= Judgment Day (novel) =

Judgment Day is a 1935 novel by James T. Farrell. It is the third and longest installment of Farrell's trilogy based on the short, unhappy life of William "Studs" Lonigan.

==Plot==

This novel begins in 1931, a few years after the conclusion of The Young Manhood of Studs Lonigan. At the close of that novel, an intoxicated Studs had been beaten up by old rival Weary Reilly, and left on a snow-covered sidewalk overnight. Studs contracted pneumonia that night and has been in ill-health ever since. Several of Studs' old friends have already died, due to venereal diseases or excessive drinking, and Weary Reilly himself is in prison for rape. Studs is beginning to sense his own weakness and his own mortality, and continually makes vain promises to change his ways.

Studs' young brother Martin, now known as "Husk," is very much like Studs himself was a decade earlier. He's a drinker and brawler who openly disrespects Studs, and even inflicts a severe beating on his older brother.

Studs begins dating a sweet, innocent Catholic woman named Catherine Banahan. He seems to love her and even asks her to marry him, but remains obsessed by sexual thoughts, and looks constantly for chances to cheat on her. Studs is incapable of being true to her, but feels strong guilt about his lust and infidelity.

The Great Depression is wreaking havoc on Chicago. Studs' father's painting business is failing and the family home may soon be repossessed by the bank. Studs' father hopes that Studs can provide the family with some financial support, not knowing that Studs has foolishly lost most of his savings after investing in a worthless stock, in yet another vain attempt at getting rich and becoming a big shot.

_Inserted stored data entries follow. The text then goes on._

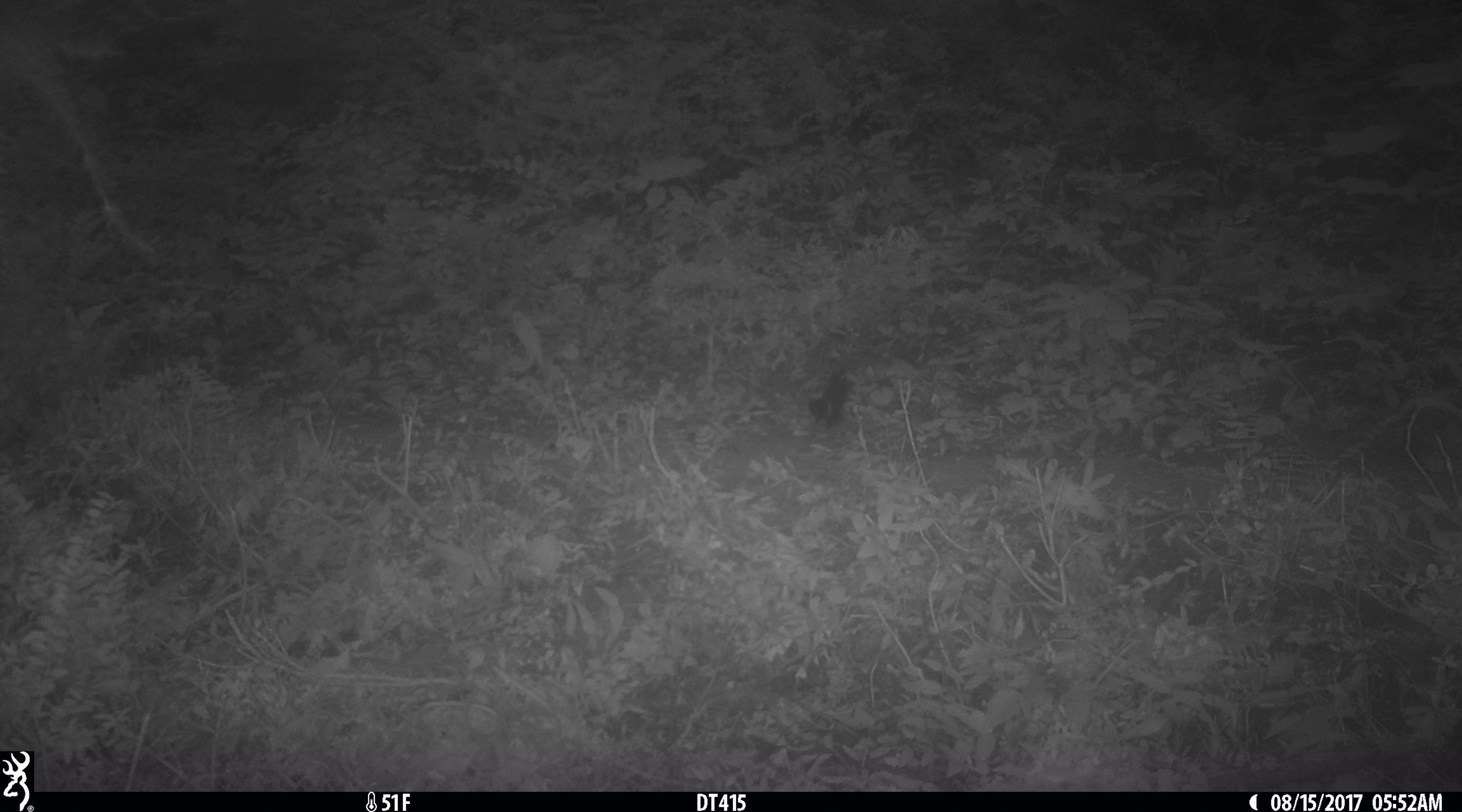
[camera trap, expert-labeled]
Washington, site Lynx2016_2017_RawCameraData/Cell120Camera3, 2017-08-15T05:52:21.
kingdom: Animalia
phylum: Chordata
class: Mammalia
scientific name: Mammalia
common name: small mammal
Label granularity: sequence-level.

Studs gets Catherine pregnant, and must desperately seek a job. After job hunting all over the city on a rainy day, Studs contracts pneumonia again, and dies after falling into a feverish coma.

==Themes==

Judgment Day is the most overtly political of the Studs Lonigan novels. Earlier installments of the trilogy seemed to blame most of Studs' failures on a combination of Irish Catholic culture and Studs' own foolishness. Judgment Day concentrates more on the devastation and suffering caused by the Great Depression, and reflects Trotskyite author James T. Farrell's belief that capitalism itself is responsible for the travails of families like the Lonigans. The novel also demonstrates Farrell's frustration with working class Irishmen. To Farrell, it seems obvious that a socialist revolution is called for. But blue collar Irish-Americans like the Lonigans denounce socialists as "Reds," foolishly blame the Jews for their plight, and openly yearn for an American equivalent of Benito Mussolini to come to power.